• _THE TASK_: Copy out the material word for word, from the line containing "6 Rolleston Road" through the line containing "Grupo de mujeres", leaving the pictures out.

━━━ STUDY MATERIAL

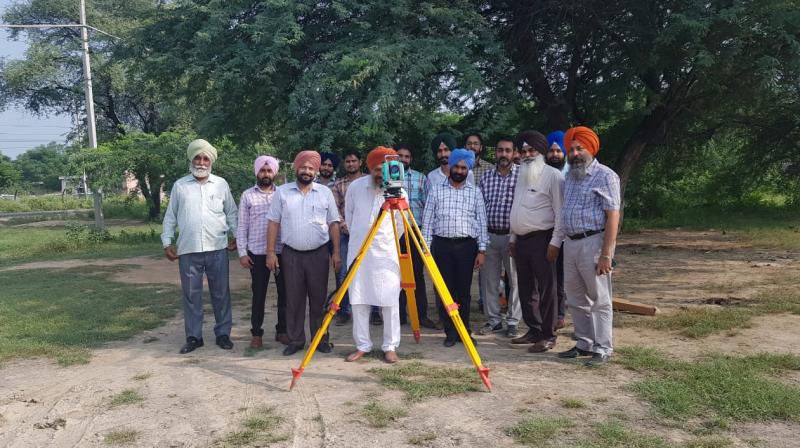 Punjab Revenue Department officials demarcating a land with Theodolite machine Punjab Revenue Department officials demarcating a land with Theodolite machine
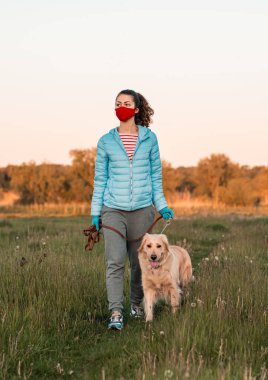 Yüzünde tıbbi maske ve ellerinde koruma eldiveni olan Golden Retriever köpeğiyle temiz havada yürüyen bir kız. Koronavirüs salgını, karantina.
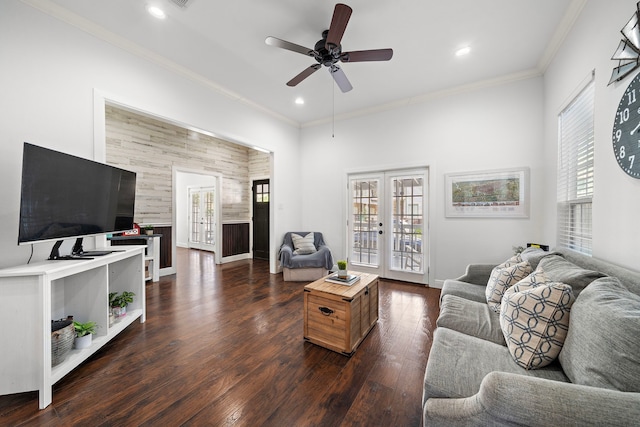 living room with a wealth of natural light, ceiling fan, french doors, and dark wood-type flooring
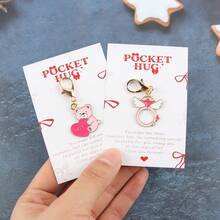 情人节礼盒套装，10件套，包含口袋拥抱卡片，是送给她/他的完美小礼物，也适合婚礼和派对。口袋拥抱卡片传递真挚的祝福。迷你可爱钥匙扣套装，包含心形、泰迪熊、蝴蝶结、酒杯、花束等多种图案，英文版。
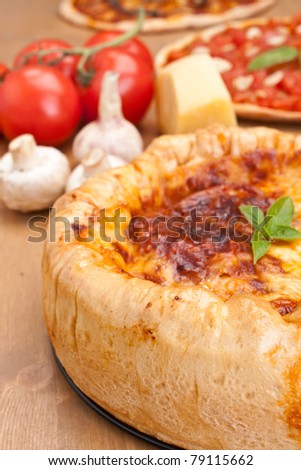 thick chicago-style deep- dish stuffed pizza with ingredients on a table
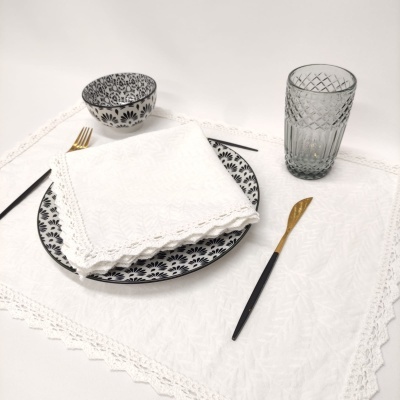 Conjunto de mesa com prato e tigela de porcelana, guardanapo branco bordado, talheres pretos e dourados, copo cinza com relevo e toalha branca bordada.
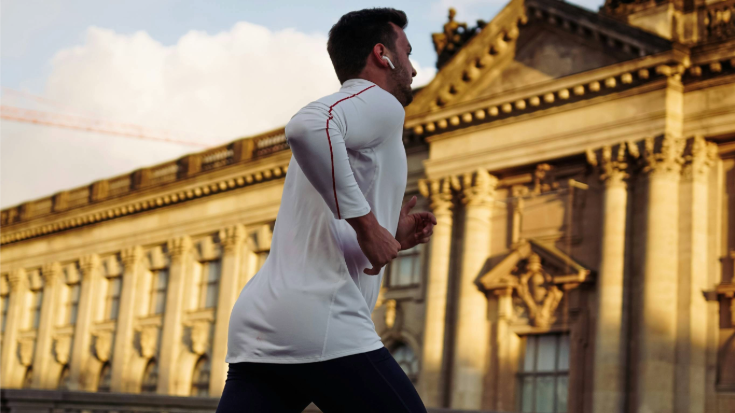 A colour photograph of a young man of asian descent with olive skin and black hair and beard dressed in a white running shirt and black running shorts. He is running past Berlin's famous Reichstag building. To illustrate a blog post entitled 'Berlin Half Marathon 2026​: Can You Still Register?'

━━━━━━
━━━ STUDY MATERIAL

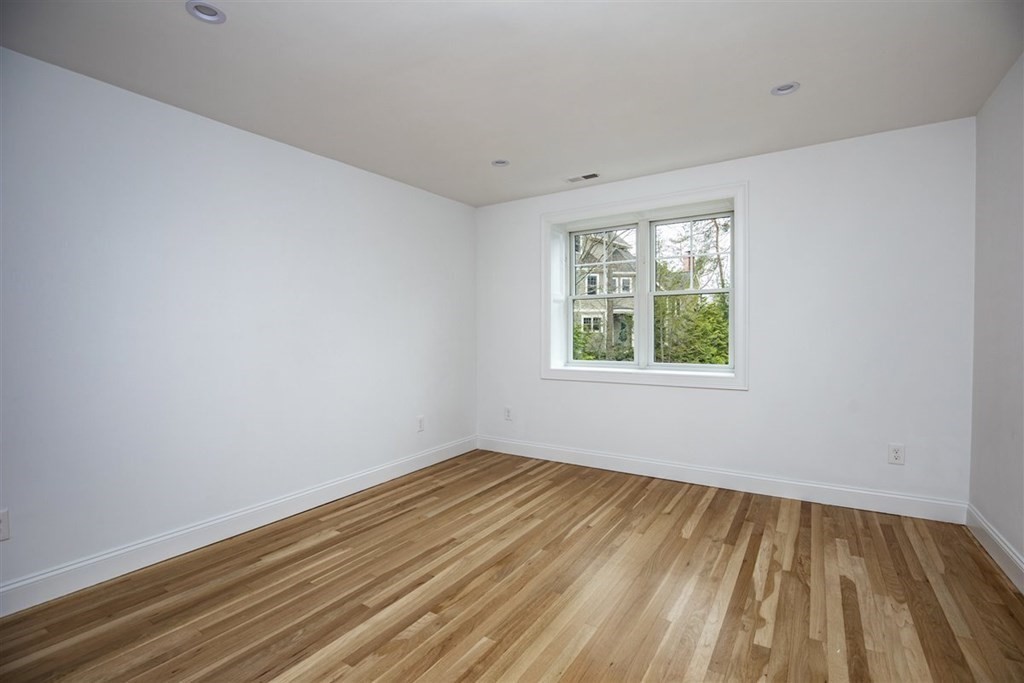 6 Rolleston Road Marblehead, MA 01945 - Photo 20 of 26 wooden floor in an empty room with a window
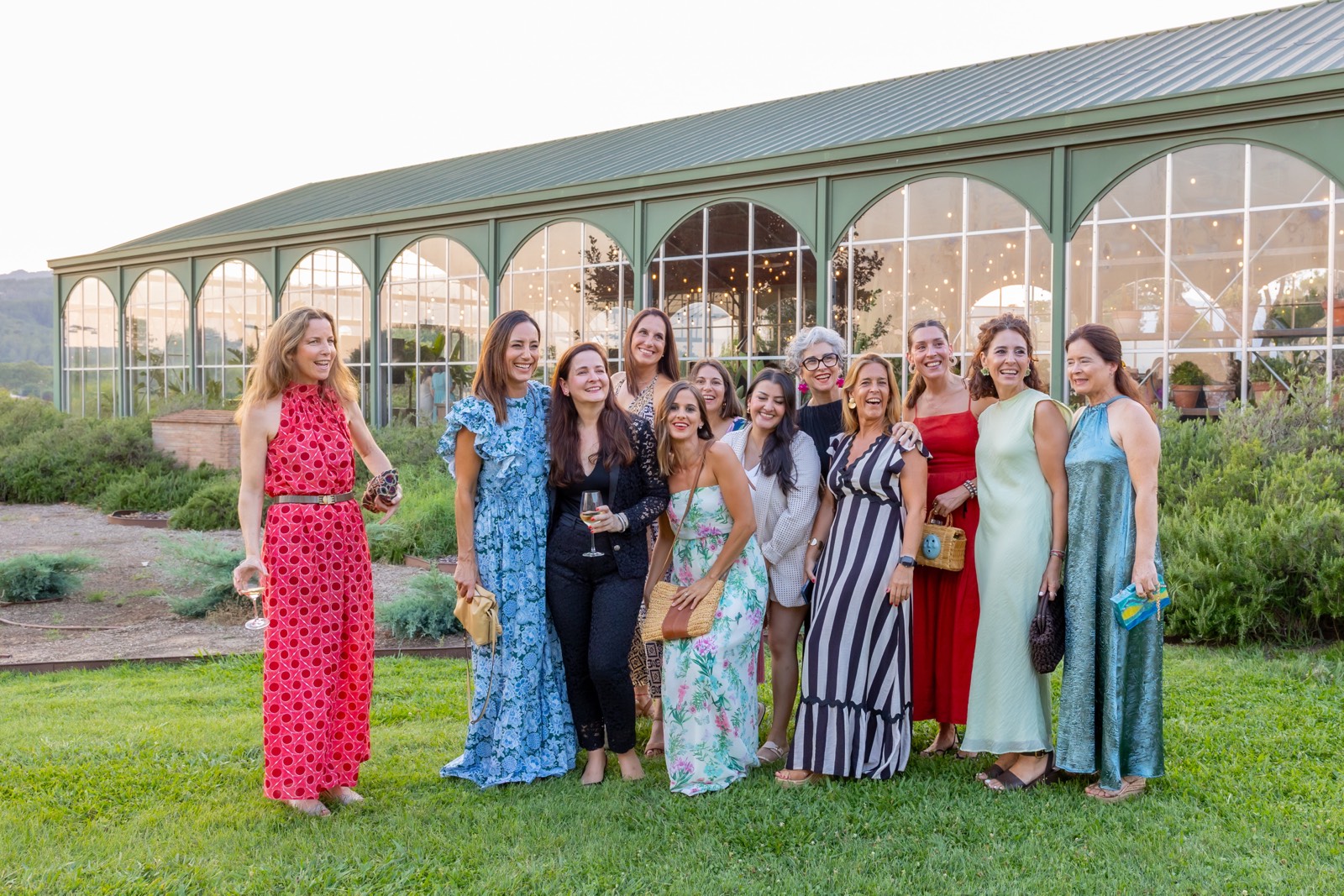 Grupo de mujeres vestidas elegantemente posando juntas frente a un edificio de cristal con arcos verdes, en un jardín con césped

━━━━━━

• _EXERCISE OUTPUT_:
 6 Rolleston Road Marblehead, MA 01945 - Photo 20 of 26 wooden floor in an empty room with a window
 Grupo de mujeres vestidas elegantemente posando juntas frente a un edificio de cristal con arcos verdes, en un jardín con césped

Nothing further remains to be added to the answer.